→ **Extrait à lire**
%%

Un long couloir traverse de part en part l’appartement de Paule Savard et Marc Doré à Québec, passant sous deux arcs cintrés en bois soutenus par des piédroits. La lumière y entre par le balcon devant et par le « tambour » (arrière-cuisine québécoise) au fond.
Cette colonne dorsale porte le présent et le passé du lieu, aujourd’hui éveillant hier. On entendrait presque la petite valse qui accompagne la caméra de Scola, traversant un tel couloir dans « La famiglia » pour ponctuer la longue histoire émergeant des portes.
Ayant passé la moitié de sa vie dans cet appartement, la comédienne Paule Savard s’apprête à le quitter. Un choix pratique mais déchirant : « Je regardais mes enfants jouer dans la cour. » Elle trouve qu’elle a l’âge de moduler sa vie vers un degré de dépouillement. Elle a quitté le Conservatoire de Québec après quarante ans d’enseignement, mais elle poursuit sa carrière au théâtre.
Nous nous installons à une table de cuisine pour parler de son prochain rôle. Un entretien ? Nous sommes amis, les idées se partagent. J’oublie ma technique d’interrogation douce mais pénétrante. Le calepin reste fermé, le stylo garde son capuchon.
Pour le Carrefour International du Théâtre Paule Savard se prépare à jouer « Les affinités électives », pièce américaine de David Adjmi traduite en français. Dans un salon du splendide domaine de Cataraqui à Québec, elle sera Alice Hauptmann, fortunée, charmante, recevant ses invités-spectateurs. Cette dame abordera ses idées sur l’art, l’amitié, l’amour universel, la torture… A côté d’elle, une monumentale sculpture noire, que son mari allemand appelle « das Ding » (« la chose »), et qu’il imagine grandir chaque jour (ou bien se rapetisse-il, lui ? – il y aurait de l’Ionesco là-dedans).
Une première lecture de ce monologue, avant d’en parler avec Paule Savard, m’avait laissé l’image d’une grande bourgeoise qui n’a pas la moindre idée de l’arrogance, l’ignorance et la cruauté qu’elle dévoile. Elle ferait torturer un suspect – mais pas une amie – pour savoir l’emplacement d’une bombe à retardement ; elle admet « J’aime mon mari, j’aime mes amis, les autres je m’en fous complètement. » Une occasion pour les spectateurs de se conforter dans leurs valeurs humanistes devant un monstre.
Paule décrit son analyse, ses multiples lectures du texte. Alors qu’elle parle, le personnage devient une personne. Professeur d’interprétation, Paule montre comment passer de la surface à la profondeur d’un être humain. La clé de cette interprétation – comme pour tout engagement de l’esprit – est de suspendre les jugements. Pour Paule, cette femme a l’honnêteté de dire ce qu’elle pense. Prétendre que les affinités ne seraient pas électives mais universelles est un leurre. En admettant les limites de son humanisme, Alice révèle son humanité. Du portrait d’un monstre, la pièce devient une critique de ceux qui prônent aveuglément l’amour et la compassion universels. Alice revendique ses limites.

%%

→ **Tâche**
Prolongez, s'il vous plaît, le portrait de la comédienne Paule Savard à partir de sa dernière phrase.

→ **Données brutes**
%%

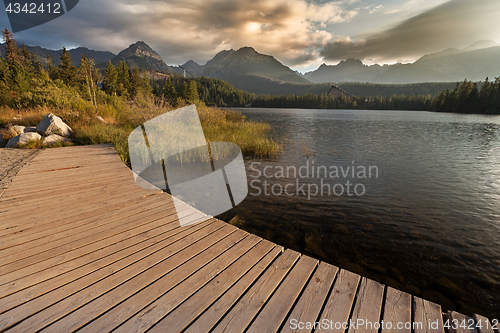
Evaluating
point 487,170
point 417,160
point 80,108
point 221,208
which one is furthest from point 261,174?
point 80,108

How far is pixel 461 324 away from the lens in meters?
1.93

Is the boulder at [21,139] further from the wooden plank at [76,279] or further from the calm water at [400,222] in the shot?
the wooden plank at [76,279]

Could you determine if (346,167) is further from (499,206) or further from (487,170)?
(487,170)

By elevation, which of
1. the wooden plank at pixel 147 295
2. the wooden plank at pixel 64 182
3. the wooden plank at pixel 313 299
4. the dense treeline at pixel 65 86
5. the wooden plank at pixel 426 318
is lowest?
the wooden plank at pixel 426 318

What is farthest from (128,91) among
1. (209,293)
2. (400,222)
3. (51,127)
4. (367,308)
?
(367,308)

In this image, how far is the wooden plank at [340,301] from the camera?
1.96 metres

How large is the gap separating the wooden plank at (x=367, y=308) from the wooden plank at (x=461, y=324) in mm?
565

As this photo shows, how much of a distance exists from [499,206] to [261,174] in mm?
7759

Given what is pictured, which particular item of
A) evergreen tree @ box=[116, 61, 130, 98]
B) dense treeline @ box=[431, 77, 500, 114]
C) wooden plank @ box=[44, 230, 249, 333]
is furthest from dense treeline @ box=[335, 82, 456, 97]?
wooden plank @ box=[44, 230, 249, 333]

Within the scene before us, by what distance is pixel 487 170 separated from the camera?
33.3 ft

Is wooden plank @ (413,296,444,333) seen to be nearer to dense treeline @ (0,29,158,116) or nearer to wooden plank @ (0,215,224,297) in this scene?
wooden plank @ (0,215,224,297)

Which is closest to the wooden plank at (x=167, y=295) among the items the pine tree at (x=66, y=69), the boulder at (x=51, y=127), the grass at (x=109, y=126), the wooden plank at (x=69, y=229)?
the wooden plank at (x=69, y=229)

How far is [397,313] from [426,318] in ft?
0.85

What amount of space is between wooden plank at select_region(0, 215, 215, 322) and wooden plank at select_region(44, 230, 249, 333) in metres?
0.35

%%

→ **Résultat obtenu**
Paule entend l’écho du roman homonyme de Goethe. « La pièce a un sens philosophique. » Ses recherches révèlent que, pour Freud, « das Ding » est « la place vide laissée par le tout premier objet perdu, la mère ». Alice porte cette blessure originelle. « C’est une œuvre d’art » sont ses derniers mots. Que veut-elle dire ? Paule admet la difficulté du texte et ses propres questionnements. « L’important (*) est que l’acteur trouve un sens au rôle. Un spectateur peut y voir autre chose. Mais si j’y mets une part de moi-même, le public réagira. Si je ne le fais pas, il n’y trouvera rien. » C’est la part d’humanité de l’acteur qui fera ou ne fera pas l’affaire.
Le domaine de Cataraqui à Québec.
Il y a hiatus dans mon récit : je ne verrai pas « Les affinités électives », qui sera jouée dix fois devant soixante spectateurs à chaque séance. Le metteur en scène exige le huis clos pour les répétitions, et à ma demande de la voir jouer « un extrait pour moi » Paule répond « Je serais gênée », en rappelant la différence entre « l’intime public » qu’un acteur est formé pour accepter, et « l’intime privé » où il est aussi démuni que n’importe qui. D’ailleurs, elle redoute de devoir regarder le public dans les yeux, privée du voile que jette l’obscurité d’un théâtre.
Nous retournons dans le couloir où Paule a tant vécu. L’entretien n’a pas respecté les règles du genre. C’est que, plus que chroniqueur et comédienne, nous sommes amis, et ça change tout. Comme pour Alice.
(*) Citation de mémoire : je rappelle le calepin fermé.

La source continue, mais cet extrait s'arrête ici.